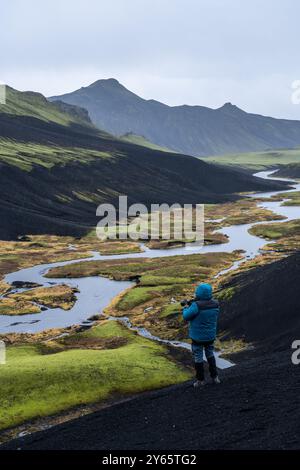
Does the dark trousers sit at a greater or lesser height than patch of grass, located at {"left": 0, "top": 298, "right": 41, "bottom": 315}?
greater

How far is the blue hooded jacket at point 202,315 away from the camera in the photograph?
22938mm

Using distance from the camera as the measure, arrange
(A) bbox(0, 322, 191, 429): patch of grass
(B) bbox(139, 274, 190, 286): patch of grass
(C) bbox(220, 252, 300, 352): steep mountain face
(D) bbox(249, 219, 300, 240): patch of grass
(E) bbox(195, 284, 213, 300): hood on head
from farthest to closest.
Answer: (D) bbox(249, 219, 300, 240): patch of grass
(B) bbox(139, 274, 190, 286): patch of grass
(C) bbox(220, 252, 300, 352): steep mountain face
(A) bbox(0, 322, 191, 429): patch of grass
(E) bbox(195, 284, 213, 300): hood on head

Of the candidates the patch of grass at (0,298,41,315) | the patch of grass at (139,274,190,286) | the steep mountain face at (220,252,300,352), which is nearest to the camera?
the steep mountain face at (220,252,300,352)

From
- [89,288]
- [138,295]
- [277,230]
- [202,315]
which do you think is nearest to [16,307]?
[89,288]

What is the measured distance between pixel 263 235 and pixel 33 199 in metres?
90.3

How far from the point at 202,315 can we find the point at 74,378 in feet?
67.6

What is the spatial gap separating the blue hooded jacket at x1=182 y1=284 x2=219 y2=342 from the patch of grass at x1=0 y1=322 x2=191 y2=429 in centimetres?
1768

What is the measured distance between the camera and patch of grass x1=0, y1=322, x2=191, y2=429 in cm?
3669

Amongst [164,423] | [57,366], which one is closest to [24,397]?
[57,366]

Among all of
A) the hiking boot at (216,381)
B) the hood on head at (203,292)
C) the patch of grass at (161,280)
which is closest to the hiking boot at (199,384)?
the hiking boot at (216,381)

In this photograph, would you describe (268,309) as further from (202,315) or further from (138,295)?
(202,315)

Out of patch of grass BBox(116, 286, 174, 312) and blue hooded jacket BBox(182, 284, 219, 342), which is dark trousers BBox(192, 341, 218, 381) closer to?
blue hooded jacket BBox(182, 284, 219, 342)

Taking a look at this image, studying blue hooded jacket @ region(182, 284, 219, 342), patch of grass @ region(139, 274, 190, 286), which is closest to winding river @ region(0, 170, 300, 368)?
patch of grass @ region(139, 274, 190, 286)

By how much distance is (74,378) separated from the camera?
131 ft
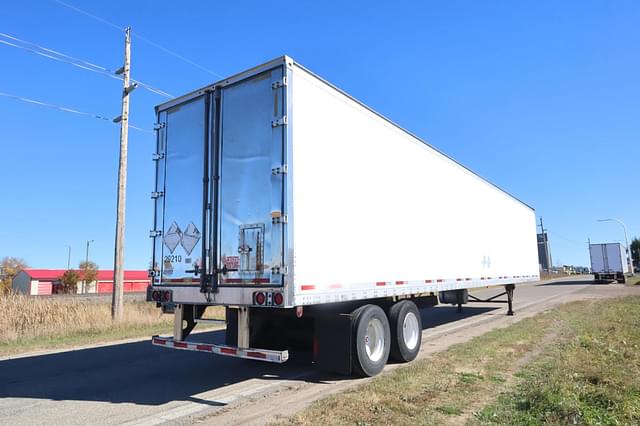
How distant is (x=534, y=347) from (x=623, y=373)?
3048mm

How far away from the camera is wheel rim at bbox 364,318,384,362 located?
7.37 m

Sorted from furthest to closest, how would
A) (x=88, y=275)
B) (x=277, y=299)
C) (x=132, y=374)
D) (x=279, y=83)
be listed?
(x=88, y=275)
(x=132, y=374)
(x=279, y=83)
(x=277, y=299)

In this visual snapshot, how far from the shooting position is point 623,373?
626 centimetres

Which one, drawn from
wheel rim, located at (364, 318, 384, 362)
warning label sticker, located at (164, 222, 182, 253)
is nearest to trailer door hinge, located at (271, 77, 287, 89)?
warning label sticker, located at (164, 222, 182, 253)

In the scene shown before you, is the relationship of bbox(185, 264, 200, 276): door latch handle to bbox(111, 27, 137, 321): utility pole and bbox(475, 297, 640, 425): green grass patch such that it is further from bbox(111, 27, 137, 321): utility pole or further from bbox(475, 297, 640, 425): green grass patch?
bbox(111, 27, 137, 321): utility pole

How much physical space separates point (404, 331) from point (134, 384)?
4642mm

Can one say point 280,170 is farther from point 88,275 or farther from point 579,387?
point 88,275

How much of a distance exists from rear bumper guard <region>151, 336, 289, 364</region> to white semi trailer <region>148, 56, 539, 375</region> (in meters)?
0.02

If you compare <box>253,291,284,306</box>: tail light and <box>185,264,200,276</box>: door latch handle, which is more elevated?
<box>185,264,200,276</box>: door latch handle

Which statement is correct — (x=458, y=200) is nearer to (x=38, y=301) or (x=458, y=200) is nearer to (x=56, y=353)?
(x=56, y=353)

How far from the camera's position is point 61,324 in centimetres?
1345

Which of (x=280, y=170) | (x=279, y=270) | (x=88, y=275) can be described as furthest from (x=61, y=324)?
(x=88, y=275)

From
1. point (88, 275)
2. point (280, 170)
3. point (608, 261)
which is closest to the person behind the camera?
point (280, 170)

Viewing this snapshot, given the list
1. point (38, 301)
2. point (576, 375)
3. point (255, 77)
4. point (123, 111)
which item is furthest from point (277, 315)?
point (123, 111)
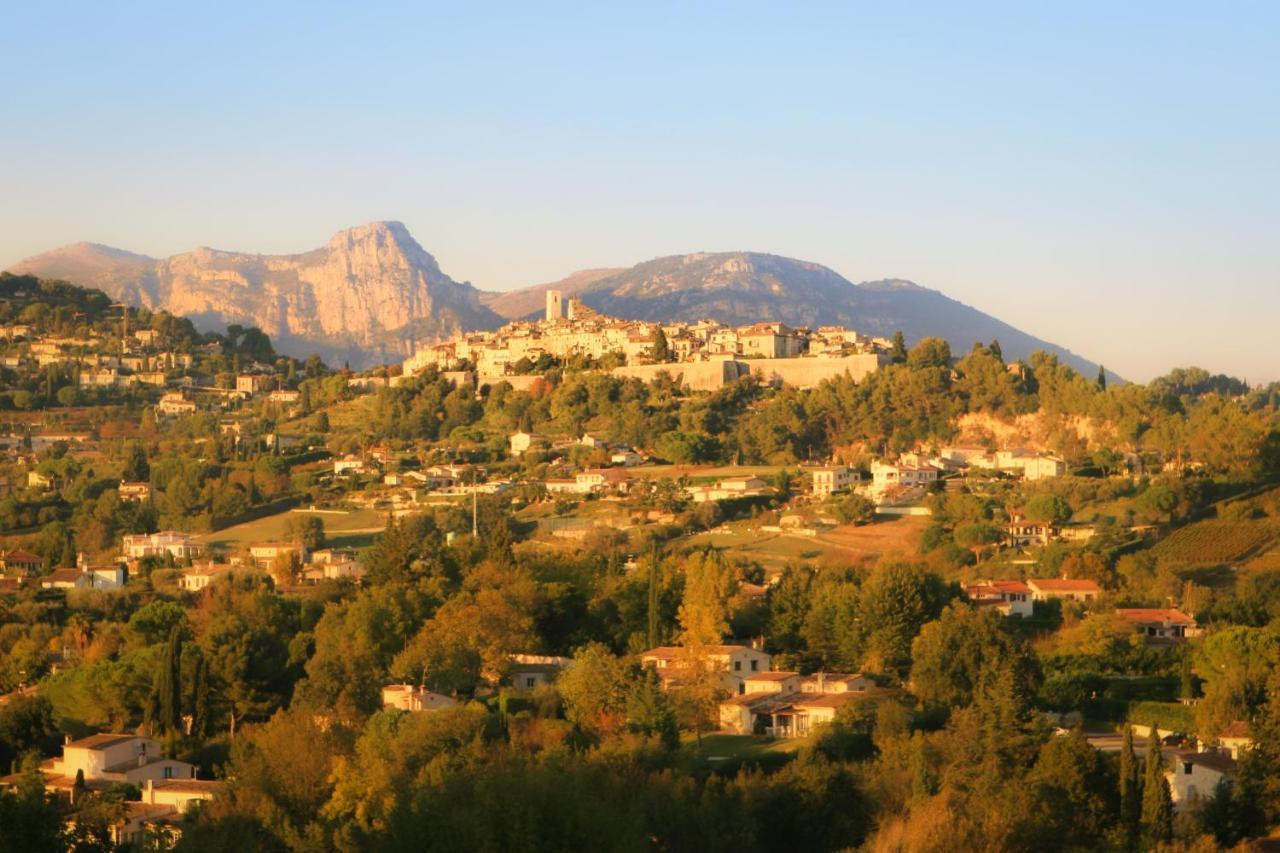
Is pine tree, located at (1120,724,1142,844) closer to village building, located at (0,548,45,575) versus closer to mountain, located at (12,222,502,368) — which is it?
village building, located at (0,548,45,575)

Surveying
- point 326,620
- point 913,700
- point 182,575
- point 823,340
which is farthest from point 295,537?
point 823,340

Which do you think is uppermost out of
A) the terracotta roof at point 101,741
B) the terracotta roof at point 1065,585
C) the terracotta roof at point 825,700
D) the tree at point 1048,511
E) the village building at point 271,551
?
the tree at point 1048,511

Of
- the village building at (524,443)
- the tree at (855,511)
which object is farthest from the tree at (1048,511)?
the village building at (524,443)

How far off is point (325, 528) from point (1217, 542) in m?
21.3

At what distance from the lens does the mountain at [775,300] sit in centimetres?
14725

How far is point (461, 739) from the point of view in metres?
25.7

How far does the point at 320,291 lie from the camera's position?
166m

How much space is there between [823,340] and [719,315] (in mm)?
72910

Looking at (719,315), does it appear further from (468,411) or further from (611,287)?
(468,411)

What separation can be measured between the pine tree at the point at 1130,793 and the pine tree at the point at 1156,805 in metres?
0.09

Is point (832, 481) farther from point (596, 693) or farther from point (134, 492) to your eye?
point (596, 693)

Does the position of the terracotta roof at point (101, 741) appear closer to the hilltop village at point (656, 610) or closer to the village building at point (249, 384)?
the hilltop village at point (656, 610)

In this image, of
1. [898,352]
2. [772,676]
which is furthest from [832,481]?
[772,676]

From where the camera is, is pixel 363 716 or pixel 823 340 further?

+ + + +

§ **Work to be completed**:
Return the material word for word, beginning at the line that contains "At what distance" and continuing through the last line of the material.

§ **Written reply**:
At what distance from the lens does the mountain at [775,300] sit in centimetres?
14725

How far is point (461, 739) from the point of view in metres?
25.7

How far does the point at 320,291 lie from the camera's position?
166m

How much space is there between [823,340] and [719,315] (in mm)?
72910

Looking at (719,315), does it appear further from (468,411) or further from (611,287)?
(468,411)

What separation can be measured between the pine tree at the point at 1130,793 and the pine tree at the point at 1156,805 in metres?
0.09

Is point (832, 481) farther from point (596, 693) or farther from point (134, 492) to your eye?
point (596, 693)

Does the position of the terracotta roof at point (101, 741) appear closer to the hilltop village at point (656, 610) or closer to the village building at point (249, 384)?
the hilltop village at point (656, 610)

In this image, of
1. [898,352]
2. [772,676]
which is furthest from [832,481]?
[772,676]

From where the camera is, is pixel 363 716 or pixel 823 340 further?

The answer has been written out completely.